Seattle's gain, Sacramento's pain?

Bringing joy back to Seattle will mean pain for new batch of fans, Bill Reiter says.

It seems the city of Seattle is about to get NBA justice.

But when it comes to the NBA, and the idea of justice for cities with teams and cities that want or deserve them, the right thing must always come at the expense of someone else.

That’s the Catch-22 of reports that the Maloof family is closing in on a deal to sell the bulk of the Sacramento Kings to a group intending to move the team to Seattle.

That is fantastic news for a fantastic city that lost its team to Oklahoma City. Clay Bennett bought the team in 2006 and took them from Seattle two years later. But it would come at the cost of another fantastic and deserving NBA town, Sacramento, that will lose one of its most cherished institutions.

Unlike with Seattle, if the reports are true, Sacramento is unlikely to see NBA basketball within its borders for a long time, if ever again.

What does this mean? That Seattle should "do the right thing" and refuse to "steal" Sacramento’s team? Of course not. The practice of landing and retaining professional sports teams is a cutthroat business for those cities that decide to wade into the game. But it also lends the understandable hypocrisy to Seattle’s claims that Bennett was a bad guy for taking their team.

It’s just like the sports teams that these cities are competing over: There are no bad guys, just an opposition looking to win.

The deal is not yet done, according to reports, and there may still be a ways to go. It is not news that the Maloof family might try to move, or even sell, the team. But sources in the organization were in the dark Wednesday about the state of things, waiting for word from their owners about what exactly is happening. A source close to ownership, when contacted, would neither confirm nor deny that the report was accurate, choosing instead to decline to comment.

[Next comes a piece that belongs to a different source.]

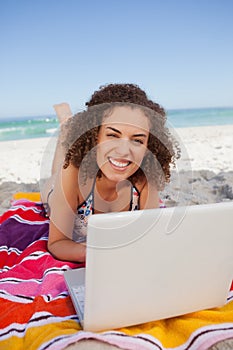 Young smiling woman typing on her laptop while lying on the beach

Still, if the team goes to Seattle, there will be a difficult justice in the move. Seattle lost the SuperSonics, now the Thunder, when an out-of-town owner brushed into town, bought the team, quarreled with lawmakers and took them back to his home state, Oklahoma City.

So Seattle gets what it deserves by breaking the heart and hopes of Sacramento. Like Oklahoma City before them, the idea of a bad guy and a righteous actor in such moves depends on the eye of the beholder.

Time will tell if this relocation is in fact a fact. Until then, it’s good for fans everywhere to remember the cliche that athletes use all the time: In the end, despite the love and loyalty and bonds built through professional sports, this is a business.

And in every business you either win or you fail. Seattle knows the bitter end of this better than most. Soon they might heal those wounds at the expense of a city, Sacramento, to whom they will pass the pain.